His team studied the remains of several species of North American tyrannosaur, including Albertosaurus, Tyrannosaurus, Gorgosaurus and Daspletosaurus. They used growth rings in bones to calculate the mortality rates for the animals over a lifetime.
They concluded that mortality could be high for youngsters, both because some didn't have much resistance to disease and because of predators. "There were a lot of nasty creatures" around then, Erickson said.
Midlife crisis
But after about age 2, some 70 percent survived to reach sexual maturity between 13 and 16, when mortality increased to 23 percent a year. Their potential lifespan reached to the late 20s and early 30s.
"I think love was a dangerous game for tyrannosaurs," said Erickson. "As they came into sexual maturity there was a good chance they started having antagonistic encounters with each other, fighting over mates, fighting over nesting areas," he said. Females were also under stress to lay eggs and some may have brooded them, meaning they had to stay at the nest and wouldn't have been able to hunt prey, he said.
It's a life pattern -- high mortality young and then stability until midlife -- that is also seen in some modern birds and mammals, he added.
"One implication of these findings is that the previously mysterious rarity of sub-adult tyrannosaur specimens is due to their exceptionally low mortality rates," co-author Philip J. Currie of the University of Alberta, Canada said in a statement.

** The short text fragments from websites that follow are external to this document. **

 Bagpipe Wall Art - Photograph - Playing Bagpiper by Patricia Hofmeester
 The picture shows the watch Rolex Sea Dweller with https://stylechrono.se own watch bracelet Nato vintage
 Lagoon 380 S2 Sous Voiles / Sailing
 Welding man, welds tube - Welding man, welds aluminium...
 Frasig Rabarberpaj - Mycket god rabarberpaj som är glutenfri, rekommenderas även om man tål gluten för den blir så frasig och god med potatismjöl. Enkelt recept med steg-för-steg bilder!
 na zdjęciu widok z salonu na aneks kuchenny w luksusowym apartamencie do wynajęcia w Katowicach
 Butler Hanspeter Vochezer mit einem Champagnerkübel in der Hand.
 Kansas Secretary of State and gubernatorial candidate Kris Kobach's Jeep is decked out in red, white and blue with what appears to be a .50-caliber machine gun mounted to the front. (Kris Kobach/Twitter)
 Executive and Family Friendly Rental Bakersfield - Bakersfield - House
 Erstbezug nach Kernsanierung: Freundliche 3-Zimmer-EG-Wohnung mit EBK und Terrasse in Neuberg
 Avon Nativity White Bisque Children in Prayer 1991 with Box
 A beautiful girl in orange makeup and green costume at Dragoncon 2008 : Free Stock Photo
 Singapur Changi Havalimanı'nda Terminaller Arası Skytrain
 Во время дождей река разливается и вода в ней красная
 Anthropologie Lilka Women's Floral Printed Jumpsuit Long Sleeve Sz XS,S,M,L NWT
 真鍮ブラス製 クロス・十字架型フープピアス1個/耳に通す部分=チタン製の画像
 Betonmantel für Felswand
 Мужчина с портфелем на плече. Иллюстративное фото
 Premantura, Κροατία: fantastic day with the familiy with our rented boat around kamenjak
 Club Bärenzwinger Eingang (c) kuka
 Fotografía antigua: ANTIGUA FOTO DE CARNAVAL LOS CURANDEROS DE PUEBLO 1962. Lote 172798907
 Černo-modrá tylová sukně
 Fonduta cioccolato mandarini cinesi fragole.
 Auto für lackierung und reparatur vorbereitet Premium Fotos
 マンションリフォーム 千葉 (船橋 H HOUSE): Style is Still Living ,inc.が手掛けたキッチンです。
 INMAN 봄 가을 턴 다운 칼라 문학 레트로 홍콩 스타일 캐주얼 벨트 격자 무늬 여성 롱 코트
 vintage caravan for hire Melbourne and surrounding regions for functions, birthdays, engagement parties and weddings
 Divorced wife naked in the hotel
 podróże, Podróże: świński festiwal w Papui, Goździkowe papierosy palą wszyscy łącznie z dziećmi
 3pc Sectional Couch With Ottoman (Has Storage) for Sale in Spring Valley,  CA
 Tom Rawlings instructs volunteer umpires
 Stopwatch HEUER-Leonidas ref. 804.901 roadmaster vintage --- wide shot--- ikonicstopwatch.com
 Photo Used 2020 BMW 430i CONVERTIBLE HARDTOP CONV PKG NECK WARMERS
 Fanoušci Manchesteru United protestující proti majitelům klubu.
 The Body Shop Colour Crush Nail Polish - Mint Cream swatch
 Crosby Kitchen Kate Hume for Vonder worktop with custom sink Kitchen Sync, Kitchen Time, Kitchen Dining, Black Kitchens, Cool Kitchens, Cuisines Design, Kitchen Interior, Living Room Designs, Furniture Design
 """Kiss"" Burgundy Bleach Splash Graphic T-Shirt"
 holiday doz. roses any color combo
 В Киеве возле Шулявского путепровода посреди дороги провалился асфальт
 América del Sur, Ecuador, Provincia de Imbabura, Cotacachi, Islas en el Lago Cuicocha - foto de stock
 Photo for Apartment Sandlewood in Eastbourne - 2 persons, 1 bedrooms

The conclusion was a surprise to the researchers, who had thought one large collection of fossils found together was an indication of some sort of catastrophic event that killed them all at the same time.
But it appears the deaths may have occurred over some weeks, Erickson said. He speculated they may have been drawn to a source of water in a drought.
The research was supported by the National Science Foundation.